[This is part of a multi-post series on Thanksgiving. Start from the beginning.]
[A note from the blogger: I have updated this post to reflect the fact that some of my measurements were wrong. While making pies last night, I realized a few mistakes in this post.]
I am, if I do say so myself, pretty good at making pie. I have even been called the Queen of Pie. I like pie. I like making pie. And the Tuesday before Thanksgiving is Pie Day – the day on which I make at least 4 if not more pies. In this entry, I’ll discuss the easier pies.
Yes, I take help from the grocery store. No, I do not feel bad about it. Yes, I think Jell-O makes some darn good pudding!
Mike’s family is a big fan of banana cream pie. It’s not really my thing, but I think I’ve come up with a good recipe never the less. I make it in a 9-inch pie plate.
The crust is a pressed cookie crust – graham crackers to be precise. Since I now own a food processor, the whole thing is really easier than ever before. I buzzed up on sleeve of graham crackers in the food processor, and added about 2 tablespoons of sugar. I then added 4 tablespoons of melted butter, and it was done. I pressed it into the pie plate, and shoved it in the oven for 10 minutes at 350 degrees to set up nice.

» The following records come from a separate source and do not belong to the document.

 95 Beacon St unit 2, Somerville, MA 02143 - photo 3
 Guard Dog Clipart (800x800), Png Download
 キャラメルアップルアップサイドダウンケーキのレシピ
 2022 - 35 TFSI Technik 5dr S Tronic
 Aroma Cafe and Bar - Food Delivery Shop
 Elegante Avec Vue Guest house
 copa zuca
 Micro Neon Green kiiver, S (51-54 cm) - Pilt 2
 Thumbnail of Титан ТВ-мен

For the filling, I mix up the “for a fuller pie” recipe on the box of Jell-O’s french vanilla instant pudding. If memory serves, that’s something like 2 3/4 cups of milk for two boxes. Then I slice up at least 3 bananas, having a fourth on reserve. I slice them thin – about 1/4 of an inch. This way, there are many many layers. The first layer is a thinly spread layer of pudding. Then I tile on a complete layer of banana. Another layer of pudding fills in the spaces, and another layer of banana goes atop that. This continues, ending with pudding, until all the pudding is gone. The pie will not just be “fuller” – it will be full.

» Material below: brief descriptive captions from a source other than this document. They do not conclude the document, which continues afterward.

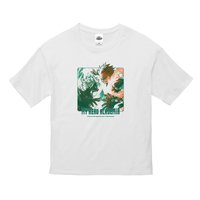 轟焦凍VS荼毘 T恤 XL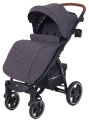 Коляска прогулочная RANT ALPINE STAR RA450 Moon Grey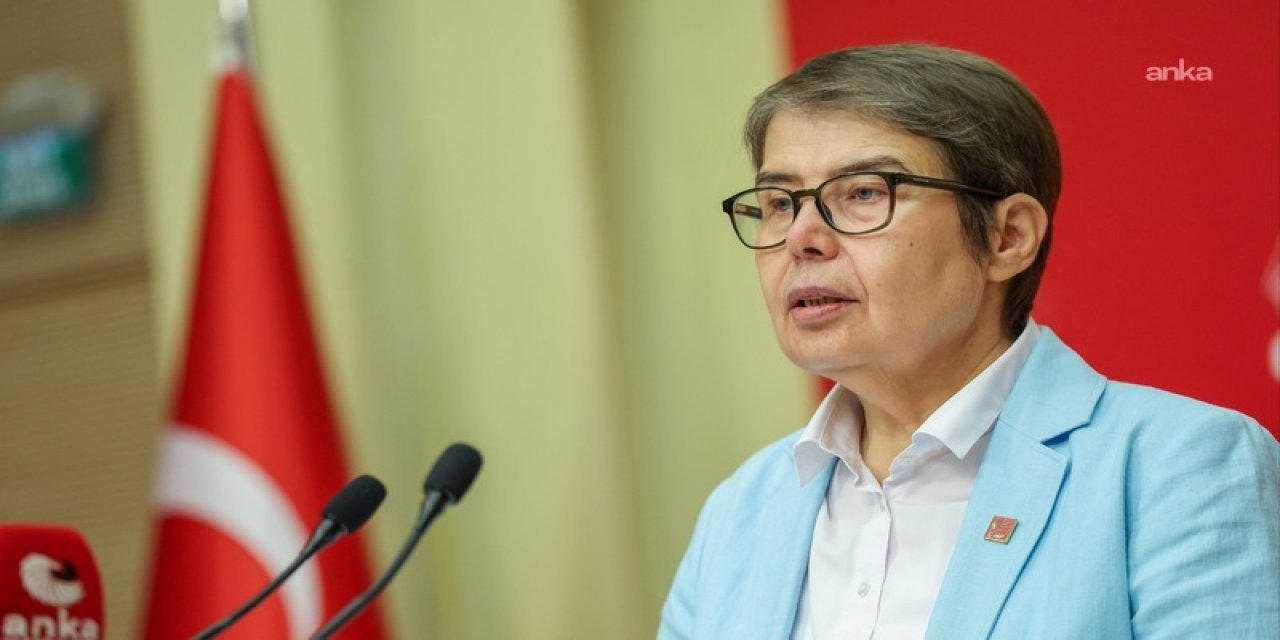 Şahbaz: Kalp krizi geçirmiş insanı cezaevinde tutmak, yaşam hakkını tehlikeye atar
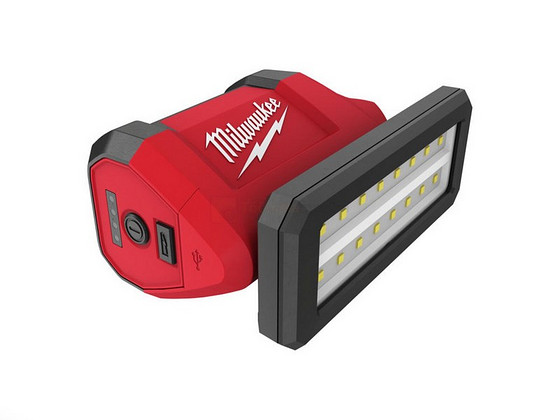 Рабочий светильник Milwaukee M12 PAL-0 - без аккумулятора и
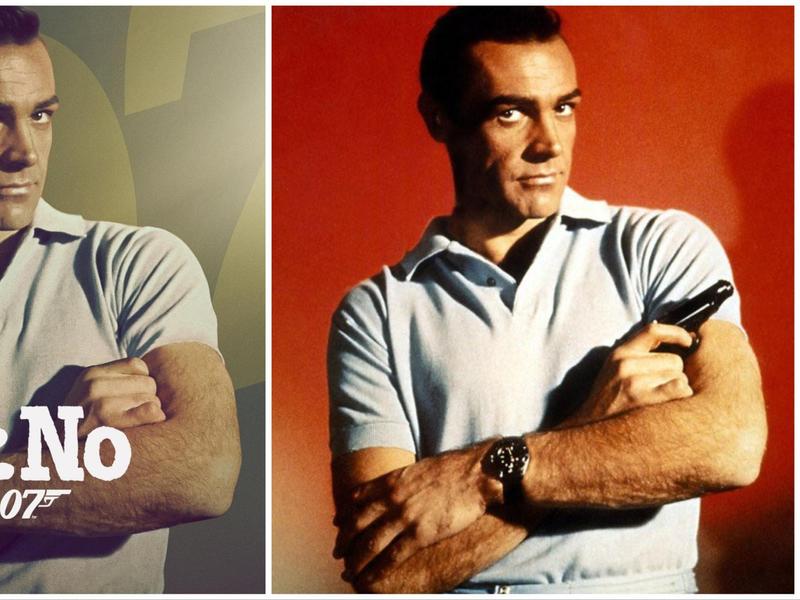 Amazon убрал пистолеты с постеров Джеймса Бонда, а потом и сами постеры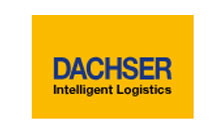 Logo Dachser SE Baindt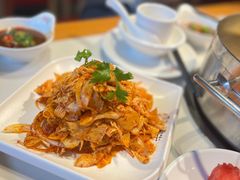 -焯牛潮汕牛肉火锅(云峰街创始店)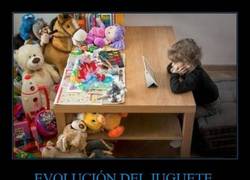 Enlace a Con tanta tecnología, se está perdiendo la magia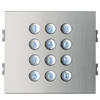 FERMAX® Direct CAC DUOX™ SKYLINE™ Keypad [7457]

But I’m not done yet. I mix up some vanilla whipped cream, which I end up making at least 2 pints worth (that’s 2 pints of heavy cream, before whipping) by the end of the weekend. Some of it goes directly on the pudding pies, and the rest is used as a condiment on other pies. This is simple. In a cold bowl, whip the cream until airy. Then add powdered sugar (it has corn starch in it, this is important) – about 1/2 a cup per pint of cream, as well as 1 teaspoon of vanilla per pint of cream. Whip until peaky. Taste as you get close to see if you’d like it a bit sweeter. If you’re making both the banana and the chocolate cream pies (chocolate cream recipe on the way!), you’ll need almost a whole pint for topping.

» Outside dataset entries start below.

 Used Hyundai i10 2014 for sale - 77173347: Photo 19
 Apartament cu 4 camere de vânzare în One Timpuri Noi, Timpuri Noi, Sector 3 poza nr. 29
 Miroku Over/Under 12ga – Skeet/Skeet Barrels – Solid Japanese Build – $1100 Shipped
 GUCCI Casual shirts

To finish off the banana cream pie, use a piping bag or other prettifying device to cover the pie in whipped cream. Eat the banana cream pie within 3 days – the bananas will leach, and it will get soupy, and no one wants that.
Now, for the chocolate!
I get those chocolate cracker cookies whose name I do not know and which I have to scour the store to find every time I want them (they are called Famous Chocolate Wafers!). They are very light and quite crunchy. They come in a single stack. If you haven’t a clue what I’m talking about and/or can’t find them, Oreos would probably be okay, but you might reduce the butter content. You can also get chocolate graham crackers, and treat them just as regular graham crackers.
I set aside 6 crackers, broken in half neatly for decoration, and then put the rest of the package of chocolate cookies in the food processor with a quarter cup of sugar and 5 tablespoons of butter. It makes a similar kind of crust to graham cracker – only chocolate! This will make more than you need for one crust, but not enough for two. Line a 9-inch pie plate, and sprinkle the extra on a baking sheet. Throw both in the oven at 350 for ten minutes.
Meanwhile, make up some devil’s food chocolate pudding “for a fuller pie” and some more vanilla whipped cream. Let the crust cool a bit before adding about 1/3 of the pudding – the idea is to make about an inch thick layer of pudding. Then fold an equal amount of whipped cream into the remaining pudding, making a kind of mousse-like-thing. It’s awesome. Which is great, because you’ll have extra. Add this stuff to the pie, in heaping quantities. You can even pipe it on to make a pretty design. Finally, sprinkle on some of the extra crumbs, making a gorgeous chocolate mousse pie. You can also adorn it with more whipped cream and the reserved crackers. I usually have to store this pie in a cake carrier because it’s too tall to fit in a pie carrier.
Oooh, and bonus! Snacks for the chef! Even stacked as high as you can make it, you’ll probably have extra mousse and extra chocolate crumbs. Make yourself a snack, you deserve it! (I suppose you could also just do the whole thing in a 10-inch pan… but where’s the fun in that?)